WhiteMischief (1982) is an airport book that has attracted a readership of vacationers
to Kenya over many years – and presumably, will continue to do so. In 1941 Nairobi
made international news for the murder of Joss Hay, the 22nd Earl of
Erroll, the first subject in Scotland after the Royal Family, at the age of 39.
Fox
provides an historical account of the twenty-year period leading up to the
murder, the night of the fatality, the trial of suspect Sir John Broughton and his
acquittal, and the author’s years of investigative journalism to discover the
truth.
From
the 1920s, Fox describes the heady two decades of life in Wanjohi Valley - “Happy
Valley” - 100 kilometres from Nairobi, the capital of Kenya. It was the height of
colonial class privilege and bad behaviour, with excesses at every level of
life – alcoholic, drug-induced, financial, and sexual excesses, where love and
love affairs had no boundaries and where both single and married men and women had
no discretion, only flamboyance and infidelity. And in the heat and altitude,
colonials – the white mischief – suffered “debility, irritability, even nervous
breakdown.”
In
the “supremely beautiful landscape” among beautiful people, Joss Hay was
considered particularly beautiful. He was a handsome man with pale gold hair and
a charm irresistible to women. He had married Lady Idina Gordon in 1923, the founding
inspiration of Happy Valley – it was her third marriage and she was infamous
for her own outrageous scandals. They divorced in 1929, and Joss Hay was free
for future marriages and dalliances.

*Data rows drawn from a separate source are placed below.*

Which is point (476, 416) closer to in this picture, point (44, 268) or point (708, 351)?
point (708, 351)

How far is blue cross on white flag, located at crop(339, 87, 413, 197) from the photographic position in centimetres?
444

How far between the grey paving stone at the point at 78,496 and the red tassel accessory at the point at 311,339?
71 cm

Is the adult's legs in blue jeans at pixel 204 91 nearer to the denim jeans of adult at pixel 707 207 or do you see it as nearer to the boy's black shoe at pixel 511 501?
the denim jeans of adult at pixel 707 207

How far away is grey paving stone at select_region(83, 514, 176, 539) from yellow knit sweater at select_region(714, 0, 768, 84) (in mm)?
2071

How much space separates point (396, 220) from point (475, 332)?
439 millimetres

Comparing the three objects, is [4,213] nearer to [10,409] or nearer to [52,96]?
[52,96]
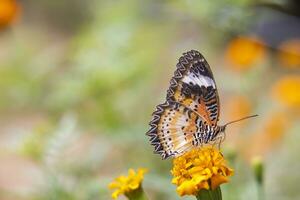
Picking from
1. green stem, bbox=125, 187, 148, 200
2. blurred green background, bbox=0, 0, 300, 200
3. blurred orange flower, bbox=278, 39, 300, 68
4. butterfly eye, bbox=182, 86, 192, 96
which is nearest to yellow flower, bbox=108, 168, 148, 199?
green stem, bbox=125, 187, 148, 200

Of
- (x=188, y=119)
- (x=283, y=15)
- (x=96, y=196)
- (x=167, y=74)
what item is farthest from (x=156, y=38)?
(x=188, y=119)

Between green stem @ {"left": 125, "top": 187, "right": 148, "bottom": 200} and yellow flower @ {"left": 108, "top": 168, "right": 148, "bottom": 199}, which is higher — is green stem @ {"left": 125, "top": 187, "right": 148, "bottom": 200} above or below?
below

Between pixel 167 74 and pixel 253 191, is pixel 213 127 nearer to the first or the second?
pixel 253 191

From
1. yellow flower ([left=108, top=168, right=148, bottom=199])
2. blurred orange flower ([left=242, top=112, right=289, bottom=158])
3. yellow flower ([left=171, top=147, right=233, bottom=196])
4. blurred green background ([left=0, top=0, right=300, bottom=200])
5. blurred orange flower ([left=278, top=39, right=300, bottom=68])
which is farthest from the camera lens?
blurred orange flower ([left=278, top=39, right=300, bottom=68])

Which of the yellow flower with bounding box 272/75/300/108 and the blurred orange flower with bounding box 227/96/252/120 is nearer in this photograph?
the blurred orange flower with bounding box 227/96/252/120

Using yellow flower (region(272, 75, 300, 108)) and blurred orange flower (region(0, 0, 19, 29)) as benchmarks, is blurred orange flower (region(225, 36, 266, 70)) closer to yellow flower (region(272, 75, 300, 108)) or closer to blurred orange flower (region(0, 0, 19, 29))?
yellow flower (region(272, 75, 300, 108))

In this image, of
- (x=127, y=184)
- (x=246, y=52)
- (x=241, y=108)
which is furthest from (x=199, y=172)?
(x=246, y=52)
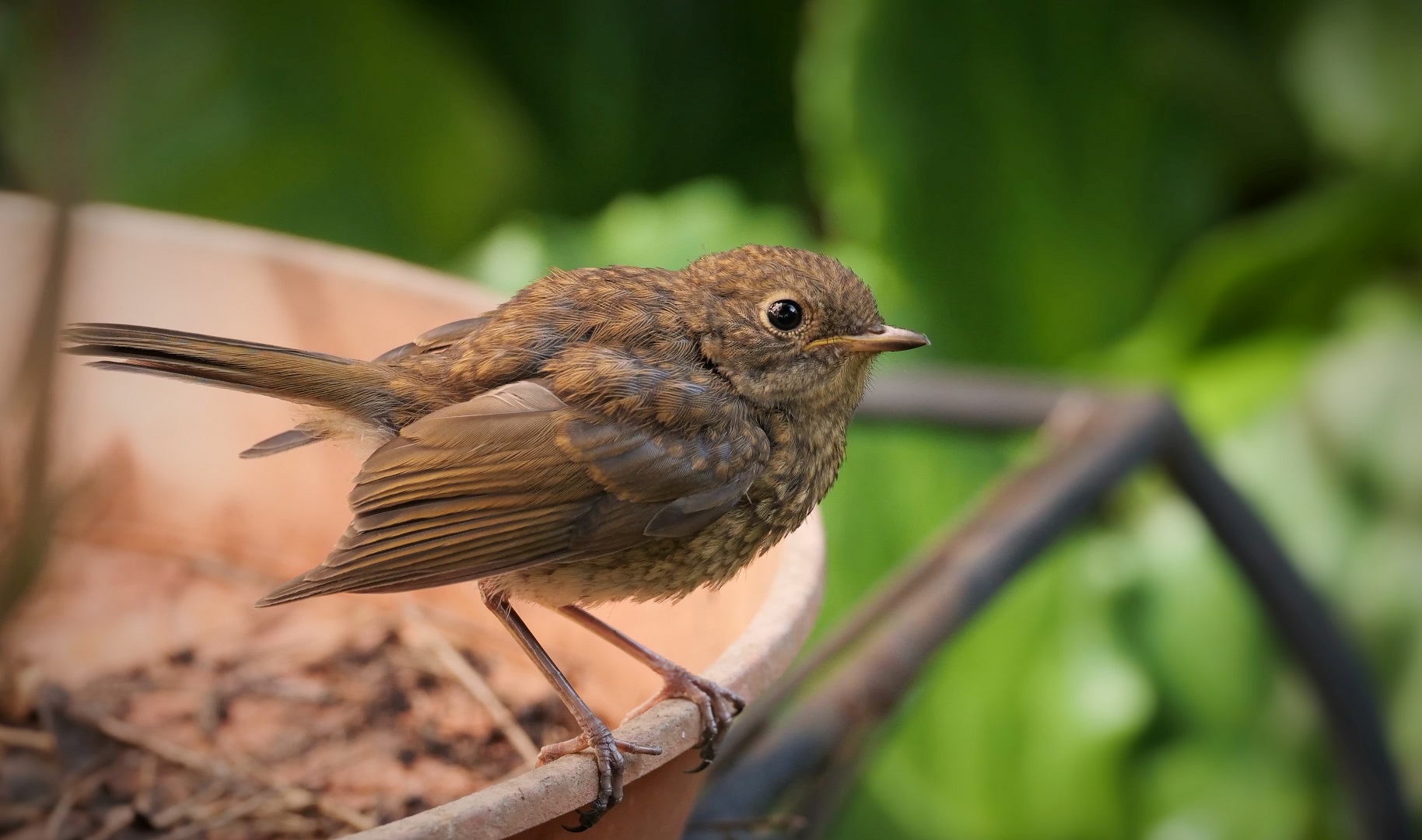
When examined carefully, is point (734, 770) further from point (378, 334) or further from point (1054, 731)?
point (1054, 731)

He remained in Kenya and married Molly who
died from a heroine overdose in 1939, so he continued to have a serious affair
with a married woman (given an alias in the book) and an open romance with Diana
Caldwell, the wife of John Broughton – his best friend. But he also remained
friendly with a series of “discarded mistresses.”
Hay’s
lover’s husband – John Broughton – was the prime suspect, placed on trial, and
acquitted. Fox details the trial, but it only provided a list of unanswered
questions and theories. On the fateful night, friends and lovers were holidaying
in a large house on the road between Karen (named after Baroness Karen Blixen,
Danish author of “Out of Africa”) and Nairobi. At 3:00am Hay’s Buick ran off
the road. His body was found wedged on the floor beneath the steering wheel
with a bullet hole through his ear. The bullet had travelled “in a straight
line from ear to ear” right through his brain.
The
book concludes in 1981 with the author’s interview with two witnesses who never
took the stand during Broughton’s trial – two 15-year old girls. What did they
see? What did they know? After so many years, what did it matter?